■ INSTRUCTIONS FOR THE TASK ■
Extend the SQL statistics lecture onward from its final sentence.

■ SUPPLIED PASSAGE ■
Lecture 11-1: Statistical Functions in SQL

DATA 351: Data Management with SQL

Lucas P. Cordova, Ph.D.

Willamette University

March 4, 2026

Part 1: Setting Up

We need data before we can do statistics. Shocking, I know.

Loading the Chapter Database

Step 1: Create a Fresh Database

CREATE DATABASE analysis;

Connect to it: \c analysis (or use your GUI client).

Step 2: Create and Load the Census Table

The American Community Survey (ACS) gives us county-level data on education, income, and commuting for 3,142 U.S. counties:

CREATE TABLE acs_2014_2018_stats (
    geoid text CONSTRAINT geoid_key PRIMARY KEY,
    county text NOT NULL,
    st text NOT NULL,
    pct_travel_60_min numeric(5,2),
    pct_bachelors_higher numeric(5,2),
    pct_masters_higher numeric(5,2),
    median_hh_income integer,
    CHECK (pct_masters_higher <= pct_bachelors_higher)
);

Notice the CHECK constraint. Why would we enforce that masters must be less than or equal to bachelors?

Because everyone with a master’s degree also has a bachelor’s degree. If pct_masters > pct_bachelors, something is deeply wrong with our data. Constraints catch problems that eyeballs miss.

Step 3: Import the CSV

\copy acs_2014_2018_stats FROM '/path/to/acs_2014_2018_stats.csv' WITH (FORMAT CSV, HEADER);

Update the path to match your machine! Verify:

SELECT count(*) FROM acs_2014_2018_stats;
-- Should be 3,142

Quick Look at the Data

SELECT * FROM acs_2014_2018_stats
ORDER BY median_hh_income DESC
LIMIT 5;

Run this now. Which counties have the highest median household income? Any surprises?

Part 2: Measuring Correlation

Does education affect income? Let’s ask the data.

The Pearson Correlation Coefficient

What Is Correlation?

The Pearson correlation coefficient (r) measures the strength and direction of a linear relationship between two variables.

r value Interpretation
+1.0 Perfect positive (as X goes up, Y goes up proportionally)
+0.6 to +0.9 Strong positive
+0.3 to +0.59 Moderate positive
+0.01 to +0.29 Weak positive
0 No linear relationship
Negative values Same scale, opposite direction

Key word: linear. Two variables can have a strong curved relationship and still show r near 0. Correlation only detects straight-line patterns.

Data entries
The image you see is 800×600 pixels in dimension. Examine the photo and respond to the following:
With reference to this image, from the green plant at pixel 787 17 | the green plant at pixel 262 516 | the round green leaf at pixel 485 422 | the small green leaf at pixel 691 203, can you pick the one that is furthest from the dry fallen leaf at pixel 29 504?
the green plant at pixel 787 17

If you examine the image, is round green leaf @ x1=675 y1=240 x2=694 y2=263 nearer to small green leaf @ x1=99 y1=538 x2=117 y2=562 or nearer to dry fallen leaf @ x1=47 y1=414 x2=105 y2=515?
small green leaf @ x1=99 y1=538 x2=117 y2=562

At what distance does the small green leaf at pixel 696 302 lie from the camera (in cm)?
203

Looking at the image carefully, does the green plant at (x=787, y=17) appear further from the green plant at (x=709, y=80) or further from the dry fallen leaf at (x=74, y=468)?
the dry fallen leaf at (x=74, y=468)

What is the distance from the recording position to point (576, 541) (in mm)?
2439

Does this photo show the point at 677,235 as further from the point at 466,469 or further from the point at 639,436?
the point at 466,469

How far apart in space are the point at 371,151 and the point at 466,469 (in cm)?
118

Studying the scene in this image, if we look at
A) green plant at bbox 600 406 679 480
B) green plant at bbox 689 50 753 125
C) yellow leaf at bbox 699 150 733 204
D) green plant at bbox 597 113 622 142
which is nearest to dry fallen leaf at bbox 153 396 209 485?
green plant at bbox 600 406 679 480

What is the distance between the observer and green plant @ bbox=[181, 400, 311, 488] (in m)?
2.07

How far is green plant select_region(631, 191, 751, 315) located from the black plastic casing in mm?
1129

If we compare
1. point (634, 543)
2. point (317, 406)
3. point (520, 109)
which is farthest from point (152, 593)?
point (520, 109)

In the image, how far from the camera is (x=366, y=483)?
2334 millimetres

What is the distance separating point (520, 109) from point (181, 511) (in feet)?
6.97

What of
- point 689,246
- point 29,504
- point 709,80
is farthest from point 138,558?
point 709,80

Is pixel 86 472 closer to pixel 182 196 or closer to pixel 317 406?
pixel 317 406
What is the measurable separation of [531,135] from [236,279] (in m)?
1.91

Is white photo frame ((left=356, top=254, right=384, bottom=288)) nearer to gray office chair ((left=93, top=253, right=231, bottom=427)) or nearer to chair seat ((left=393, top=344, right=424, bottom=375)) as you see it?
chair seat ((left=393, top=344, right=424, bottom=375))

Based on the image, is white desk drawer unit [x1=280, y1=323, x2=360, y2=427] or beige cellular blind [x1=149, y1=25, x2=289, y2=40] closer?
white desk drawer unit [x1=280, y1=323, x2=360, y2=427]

■ REPLY TO THE EXERCISE ■
corr(Y, X) in PostgreSQL

SELECT corr(median_hh_income, pct_bachelors_higher)
    AS bachelors_income_r
FROM acs_2014_2018_stats;

Run this. What do you get?

About 0.70. That’s a fairly strong positive correlation. Counties with higher percentages of bachelor’s degree holders tend to have higher median household incomes. Not groundbreaking, but now you can quantify it.

🧠 Quick Quiz: Correlation Direction

If corr() returns -0.65, which of these is true?

A. As X increases, Y increases B. As X increases, Y decreases C. There is no relationship D. The data is broken

B. A negative r means an inverse relationship. Strong, too – -0.65 is well into “moderate to strong” territory.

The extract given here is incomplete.